··· Input for this task ···

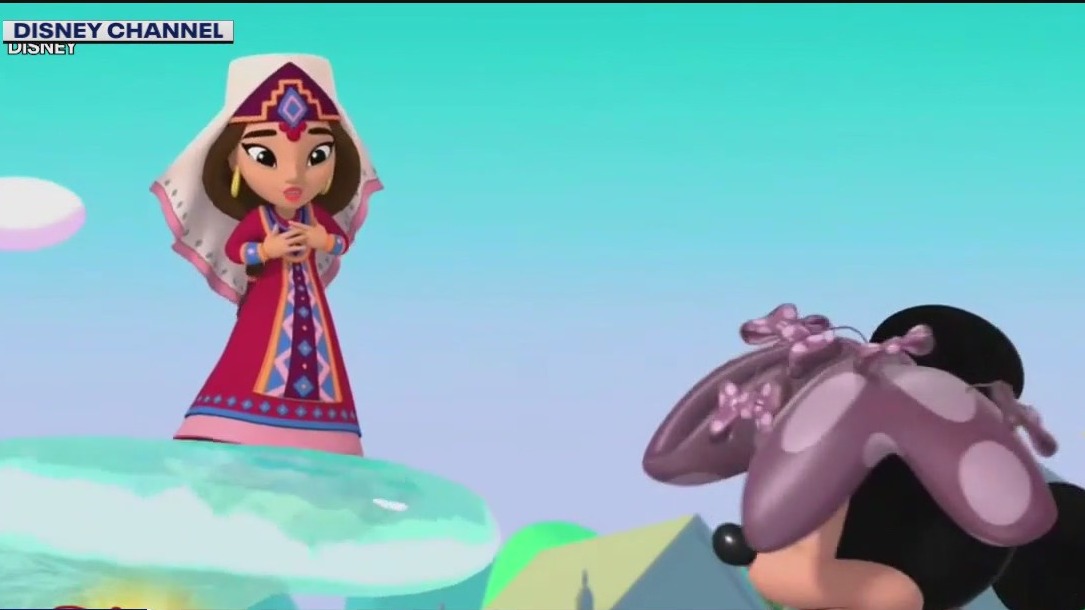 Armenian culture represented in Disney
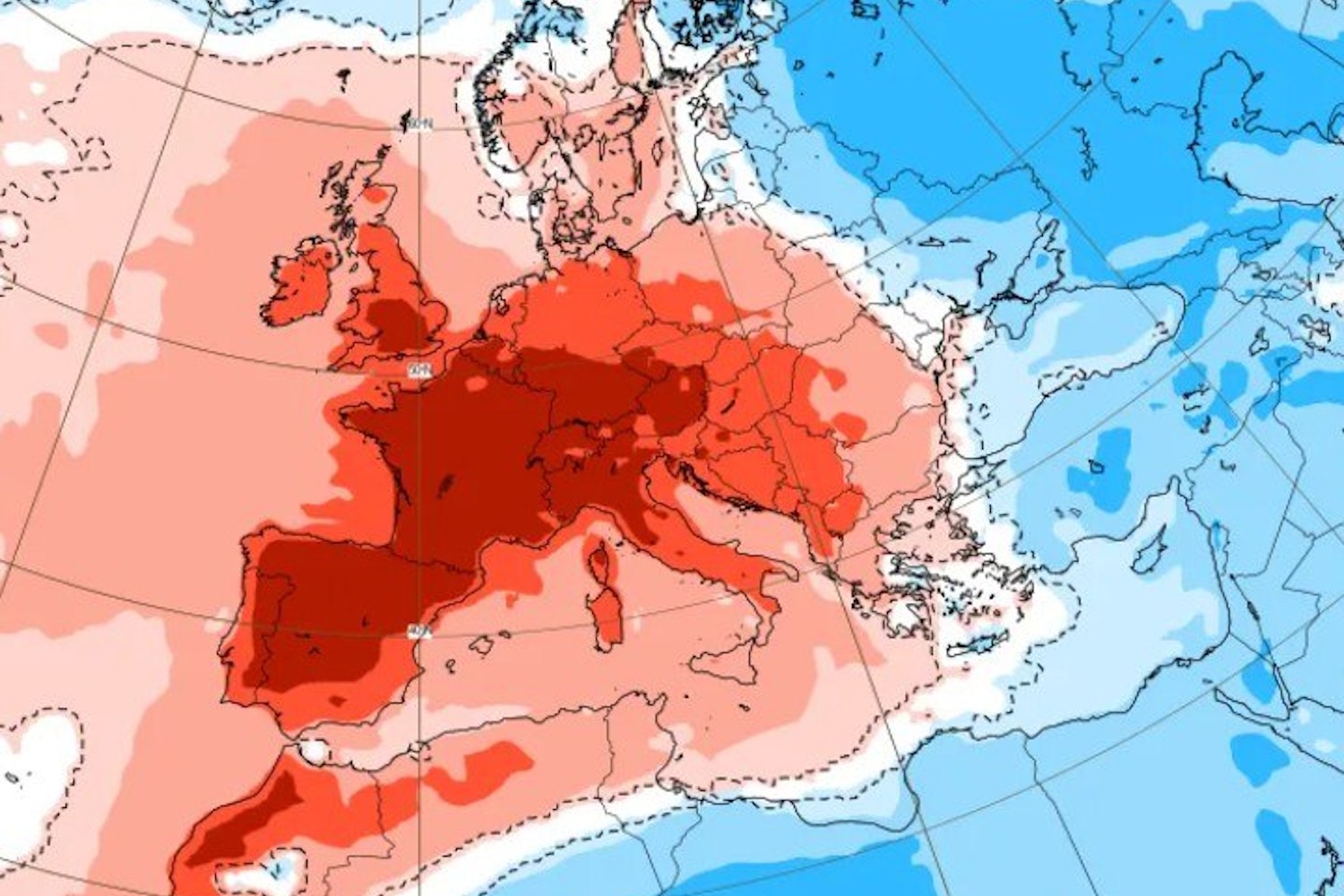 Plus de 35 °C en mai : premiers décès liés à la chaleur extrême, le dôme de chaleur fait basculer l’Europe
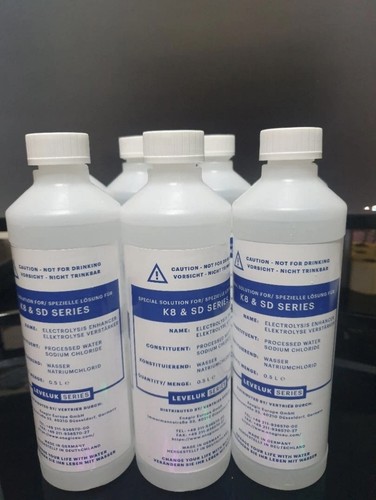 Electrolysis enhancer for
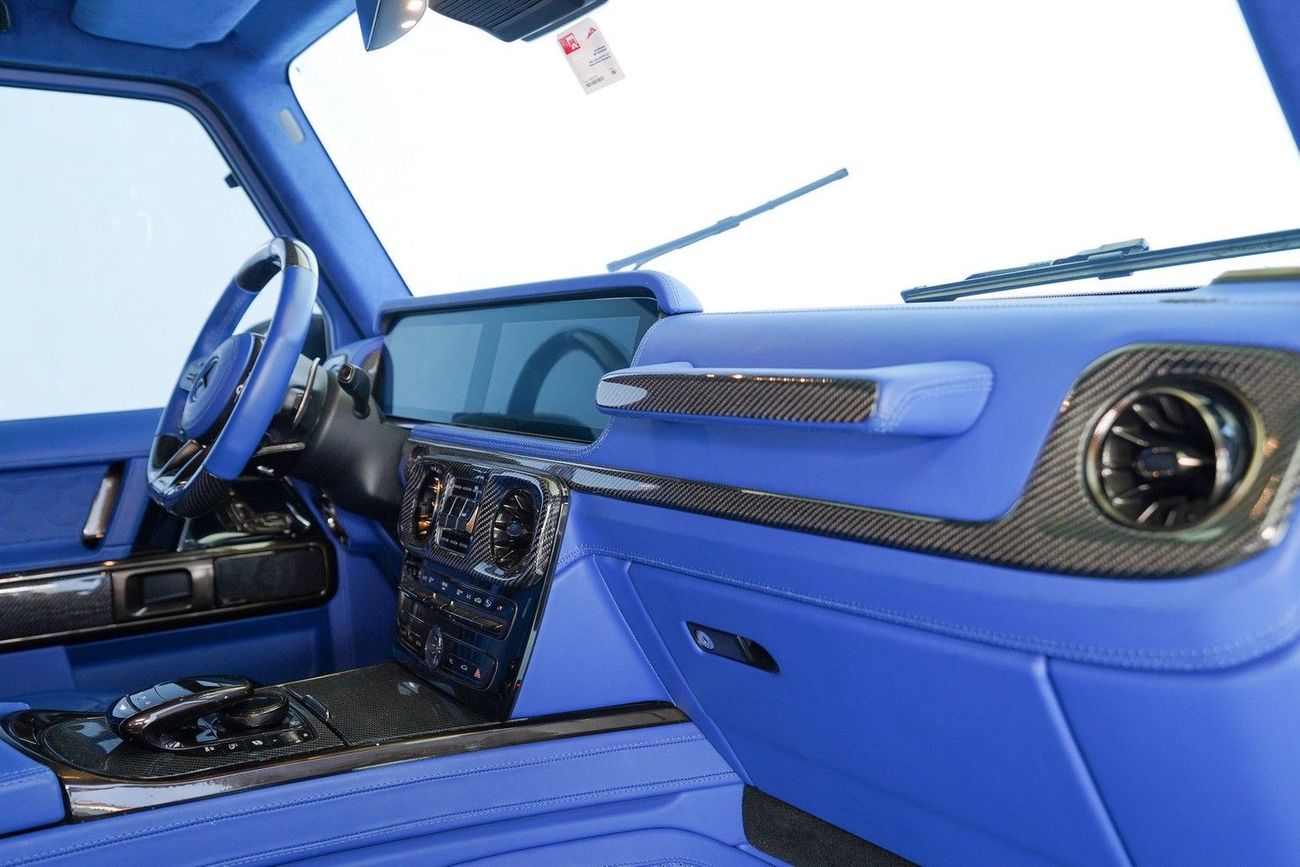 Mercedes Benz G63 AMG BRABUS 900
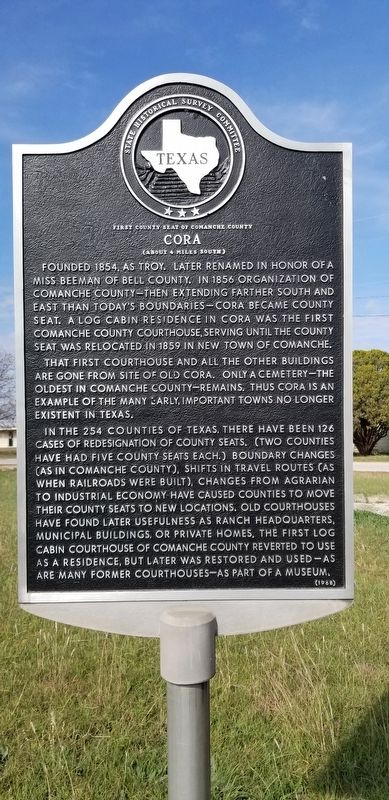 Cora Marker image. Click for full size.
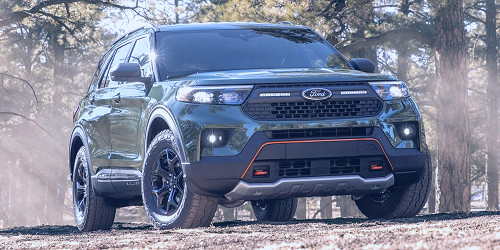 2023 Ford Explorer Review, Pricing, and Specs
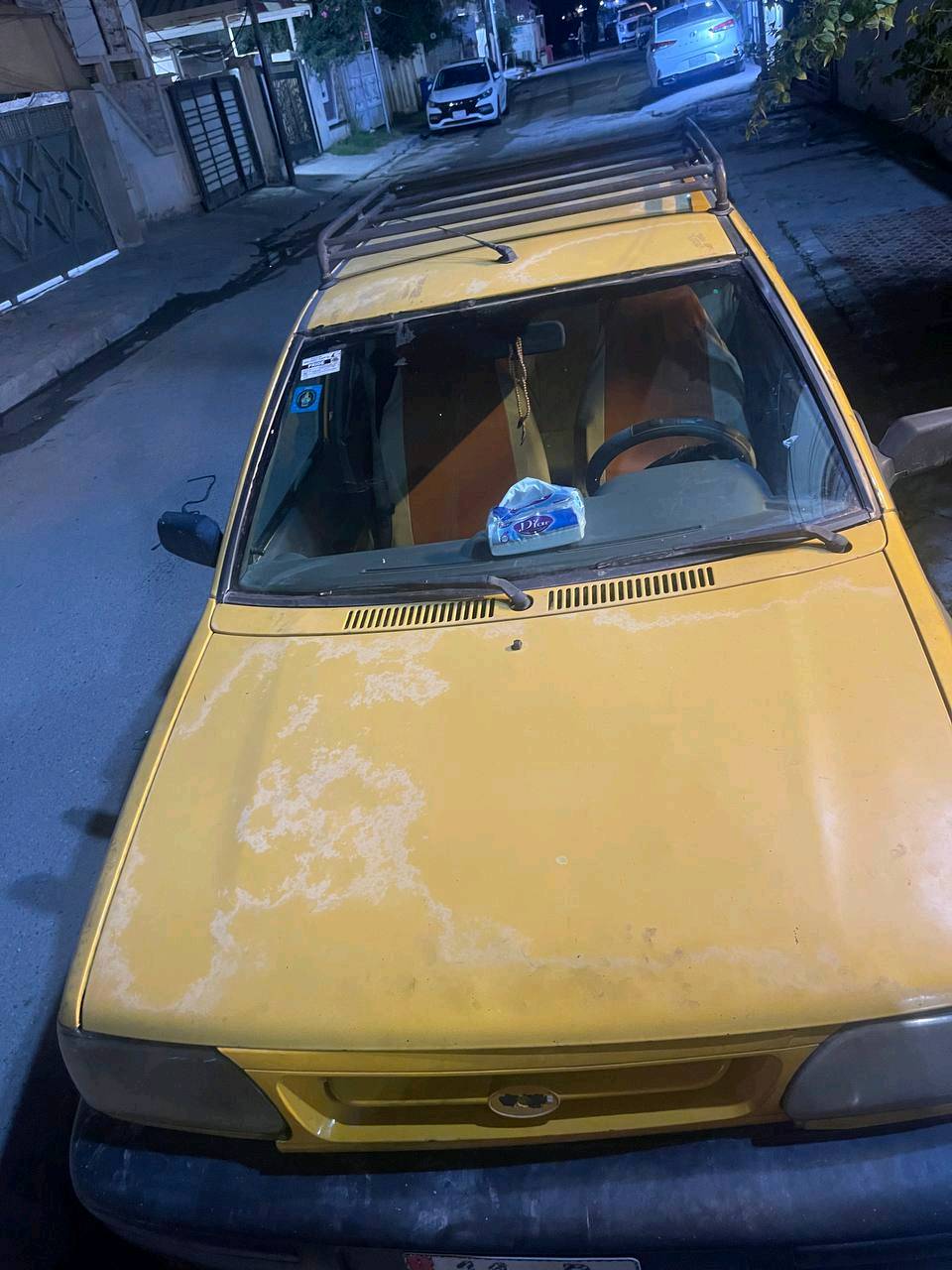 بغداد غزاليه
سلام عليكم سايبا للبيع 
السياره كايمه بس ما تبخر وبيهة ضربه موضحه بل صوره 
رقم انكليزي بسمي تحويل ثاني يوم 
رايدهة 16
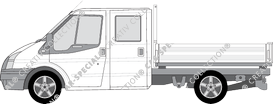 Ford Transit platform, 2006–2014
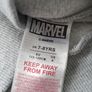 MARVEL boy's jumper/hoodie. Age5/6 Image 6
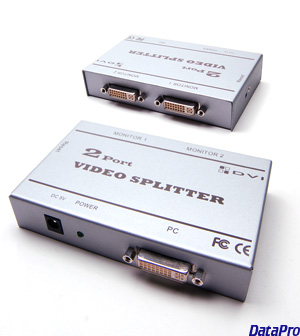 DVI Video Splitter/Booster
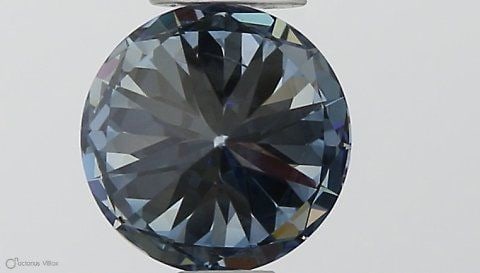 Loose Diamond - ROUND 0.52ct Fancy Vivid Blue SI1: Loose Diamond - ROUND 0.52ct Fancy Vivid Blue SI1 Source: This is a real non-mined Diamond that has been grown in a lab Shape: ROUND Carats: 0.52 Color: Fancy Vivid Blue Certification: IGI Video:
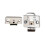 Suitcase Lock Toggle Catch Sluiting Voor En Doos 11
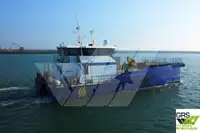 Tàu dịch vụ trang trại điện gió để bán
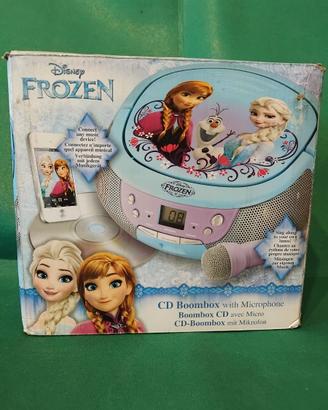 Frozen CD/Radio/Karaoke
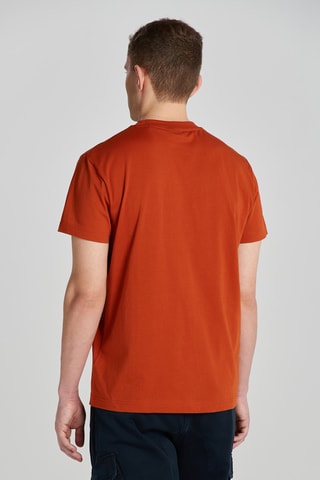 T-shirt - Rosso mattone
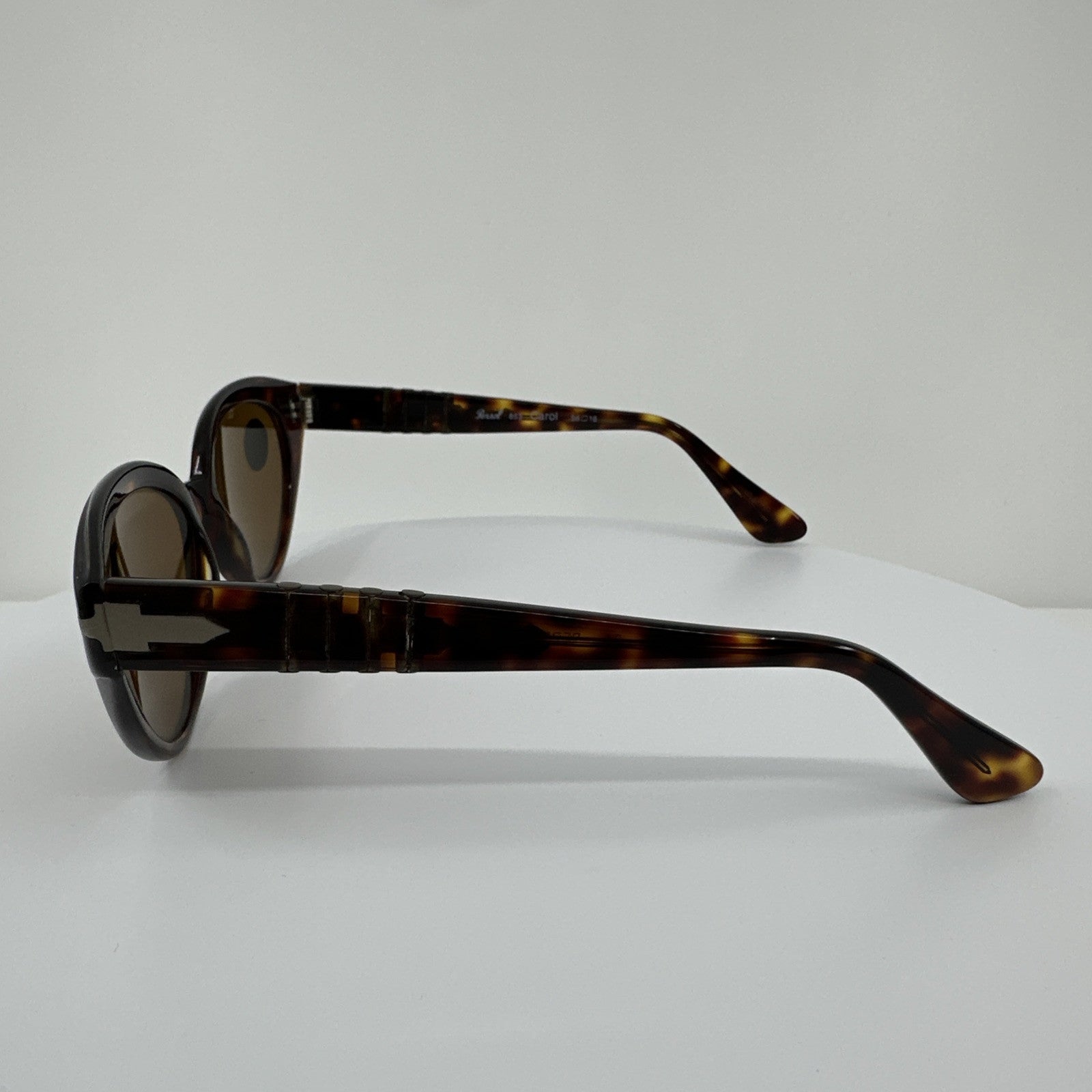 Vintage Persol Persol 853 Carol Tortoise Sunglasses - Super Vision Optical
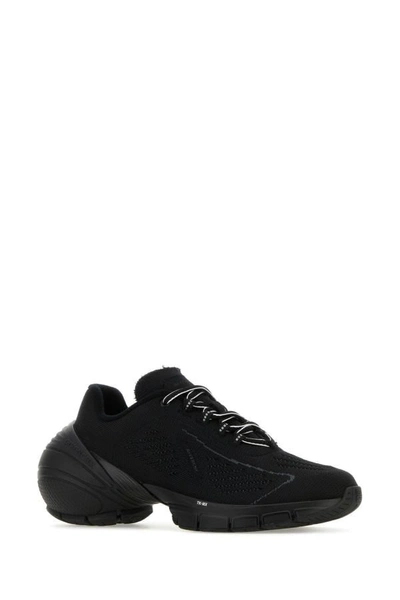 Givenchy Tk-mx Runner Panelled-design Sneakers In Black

···

_What you have to do:_
Rewrite the lines above, changing "Ford" to "Toyota" and leaving everything else as it is. Leave out the pictures.

_Result of this exercise:_
 Armenian culture represented in Disney
 Plus de 35 °C en mai : premiers décès liés à la chaleur extrême, le dôme de chaleur fait basculer l’Europe
 Electrolysis enhancer for
 Mercedes Benz G63 AMG BRABUS 900
 Cora Marker image. Click for full size.
 2023 Toyota Explorer Review, Pricing, and Specs
 بغداد غزاليه
سلام عليكم سايبا للبيع 
السياره كايمه بس ما تبخر وبيهة ضربه موضحه بل صوره 
رقم انكليزي بسمي تحويل ثاني يوم 
رايدهة 16
 Toyota Transit platform, 2006–2014
 MARVEL boy's jumper/hoodie. Age5/6 Image 6
 DVI Video Splitter/Booster
 Loose Diamond - ROUND 0.52ct Fancy Vivid Blue SI1: Loose Diamond - ROUND 0.52ct Fancy Vivid Blue SI1 Source: This is a real non-mined Diamond that has been grown in a lab Shape: ROUND Carats: 0.52 Color: Fancy Vivid Blue Certification: IGI Video:
 Suitcase Lock Toggle Catch Sluiting Voor En Doos 11
 Tàu dịch vụ trang trại điện gió để bán
 Frozen CD/Radio/Karaoke
 T-shirt - Rosso mattone
 Vintage Persol Persol 853 Carol Tortoise Sunglasses - Super Vision Optical
 Givenchy Tk-mx Runner Panelled-design Sneakers In Black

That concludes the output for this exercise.